Here’s another writing contest for you to try with your students.
The Outdoor Writers Association, based in Missoula, Montana, is an organization of writers, editors, broadcasters, photographers, film makers, and other communicators who are, according to OWAA’s website, “dedicated to sharing the outdoor experience.”
The organization is involved in many outreach activities, including the Norm Strung Youth Writing Awards, a national contest for students who submit works in prose or poetry that is outdoor-oriented. Students may enter as many pieces as they wish, but only one will be chosen as a winner.
One of my eighth-graders won the second place prize in the prose junior division in the 2017 contest. Read about it here. You can read my student’s essay here: Natural Nostalgia.
Age Range: This contest is open to students in grades 6-12. There are two divisions: junior (grades 6-8) and senior (9-12).
Topic or Prompt: Students may write about kayaking, camping, hunting, ecology, fishing, boating, just walking outdoors… really any outdoor-themed topic.
Mentor Texts to Use: At the outset of the contest, we read previous winning poems and prose pieces for examples and ideas. While I do have some copies of previous winners that I used in class last year, I’ve been unable to find those online recently. Here’s a link from Outdoor News where I was able to locate a winner from the 2010 contest entitled, “My First Deer, My Dad’s Fifth.” Leave a comment on this post so I can help you find more mentor texts for this contest.
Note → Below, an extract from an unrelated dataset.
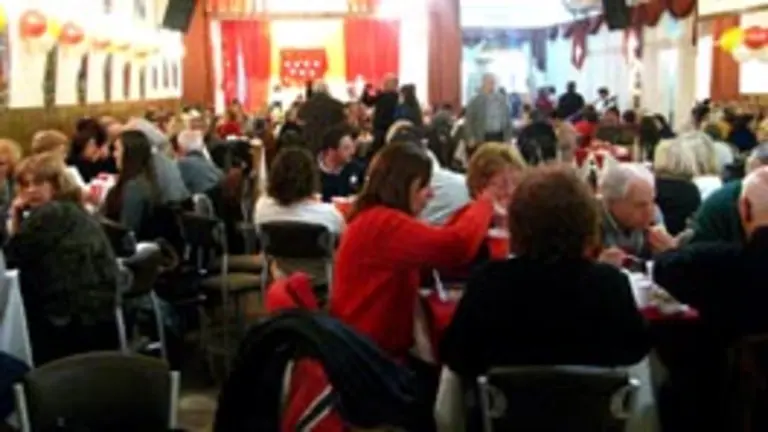 Los madrileños en Mar del Plata degustaron los productos típicos de su tierra.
Best Thing To Me About This Contest: Student choice. The fact that students can write about any topic, as long as it’s outdoor-oriented is a big plus for this contest. My students wrote about hiking, taking their first deer, fishing, and just climbing a tree. Anyone can relate to this topic and has an outdoor memory they can reflect on. I also like that poetry is an option, although only one of my students entered a poem last year.
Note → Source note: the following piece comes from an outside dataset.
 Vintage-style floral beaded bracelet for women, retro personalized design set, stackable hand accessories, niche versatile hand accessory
Skills Addressed: This contest lends itself to narrative writing skills. Students must learn to sequence events logically, use appropriate transitions, and incorporate sensory language and imagery. However, there are other ways to approach the contest. For example, argument and opinion pieces may be entered. Again, choice is central to this contest.
Length: No length requirement is listed on the contest’s guidelines.
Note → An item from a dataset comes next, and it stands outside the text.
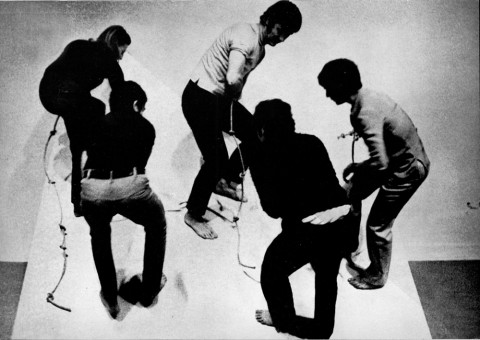 Simone Forti Piano inclinato LAttico ottobre 1968 prima performance in Europa Attico con vista. La Roma di Fabio Sargentini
Deadline: In 2017, the deadline was March 15. Make sure to adjust the deadline around spring break. Check back here to confirm the 2018 deadline date. Winners are announced in early August, which will seem like an eternity to your students! However, if one of them wins, it’s a great way to start the next school year!
Prizes: This year, Falcon Guides, a publisher of guidebooks for outdoor enthusiasts, provided prizes totaling $1,500. In addition, the OWAA eventually publishes all winning entries in its print magazine Outdoors Unlimited and on its website. So far, however, I’ve had a hard time finding winning entries from recent years.
How to Enter: Entries may be submitted online via an email address. However, entries can also be mailed to OWAA’s Missoula office, which is what I chose to do last year, my first year to try this contest. I attached a slip of paper to each entry that noted the division (junior) and category (prose or poetry). This is a required step for all entries. Next year, I may try emailing the entries.
For more information: Click here for complete rules.
Give this contest a try! I think your students will find engagement due to the wide variety of topics they can explore with this contest. Good luck!